> [EXCERPTED PASSAGE]:
Context can be trained.
- Maybe Microsoft shouldn’t have released a tool until it had that context then?
If a company releases a half-baked tool that doesn’t do what it advertises, easily fails in simple attempts at identifying sensitive data, and is almost impossible to guarantee data security with, then it should never be used or advertised for any context in which any sensitive data could ever be present.
Demanding perfection for a system as dangerous as recall is not silly.
It’s like keeping an armed nuclear bomb in the center of a city at all times and being like “hey, it’s ok that it’s activation sequence isn’t perfect, it probably won’t go off”.
The solution to make it perfect is to not install the nuke/recall at all.
Perfection is impossible. Demanding it is silly.
In this case perfection is very easy. It could avoid capturing 100% of credit card info by not taking screenshots of everything.
If you agree that it will never be perfect at filtering out sensitive information, why support it?
that would require knowing the formats of strings. And it requires the text to be text.
What if you had a photo of a handwritten piece of sensitive information?
I doubt that OCR (optical character recognition) is done on device so it likely being sent to some server for processing.

> [TASK DESCRIPTION]: Pick up the forum discussion above about Microsoft's Recall and sensitive data, and continue it from its last line.

> [GIVEN ENTRIES]:
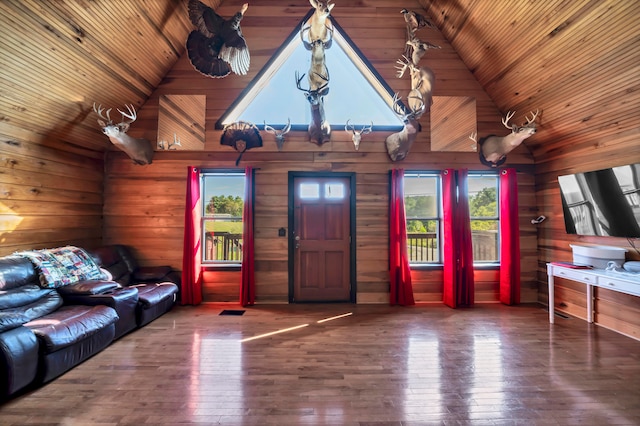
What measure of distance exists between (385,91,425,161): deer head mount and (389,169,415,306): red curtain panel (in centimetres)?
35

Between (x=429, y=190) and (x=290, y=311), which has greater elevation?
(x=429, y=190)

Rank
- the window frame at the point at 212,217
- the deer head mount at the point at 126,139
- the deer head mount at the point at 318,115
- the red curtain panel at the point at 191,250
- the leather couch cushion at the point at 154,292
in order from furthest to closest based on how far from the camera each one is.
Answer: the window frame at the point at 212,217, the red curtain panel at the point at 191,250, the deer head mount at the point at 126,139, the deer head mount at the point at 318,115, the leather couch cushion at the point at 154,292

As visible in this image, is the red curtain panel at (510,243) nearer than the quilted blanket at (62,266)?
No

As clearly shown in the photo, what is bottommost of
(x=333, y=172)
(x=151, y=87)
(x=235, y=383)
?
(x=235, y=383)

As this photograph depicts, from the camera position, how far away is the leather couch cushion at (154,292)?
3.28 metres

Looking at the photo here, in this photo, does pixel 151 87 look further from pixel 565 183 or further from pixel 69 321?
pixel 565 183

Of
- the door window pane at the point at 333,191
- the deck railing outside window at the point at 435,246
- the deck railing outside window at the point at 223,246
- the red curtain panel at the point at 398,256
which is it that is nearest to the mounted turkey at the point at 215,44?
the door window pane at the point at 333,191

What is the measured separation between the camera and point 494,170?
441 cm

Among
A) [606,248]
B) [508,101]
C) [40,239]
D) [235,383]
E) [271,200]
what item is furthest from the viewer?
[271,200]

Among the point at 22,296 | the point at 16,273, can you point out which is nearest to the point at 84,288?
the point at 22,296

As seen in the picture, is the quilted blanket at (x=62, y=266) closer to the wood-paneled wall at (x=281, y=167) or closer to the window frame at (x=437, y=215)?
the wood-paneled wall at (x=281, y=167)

> [ANSWER TO THIS TASK]:
As a software engineer, in any of our corporate applications when a user hits delete we toggle an archived flag, but the data is still there. So I wouldn’t trust any application to do what it actually says.
There are so many technical barriers for recall to ever be able to not snipe your private data that I wouldn’t go anywhere near the thing.
Edit: Furthermore, what happens when MS inevitably gets hacked again and someone steals all the data it has and then starts using that to commit fraud.
As a software engineer, in any of our corporate applications when a user hits delete we toggle an archived flag, but the data is still there.
What many people don’t realize is that this is how some low level data stores work as well. Even regular ol’ file systems do this (basically).
I don’t understand your meaning. Screenshots of a photo are still screenshots and manipulating text on a photo is already a thing (you can use phone camera to translate text directly from a fixed surface).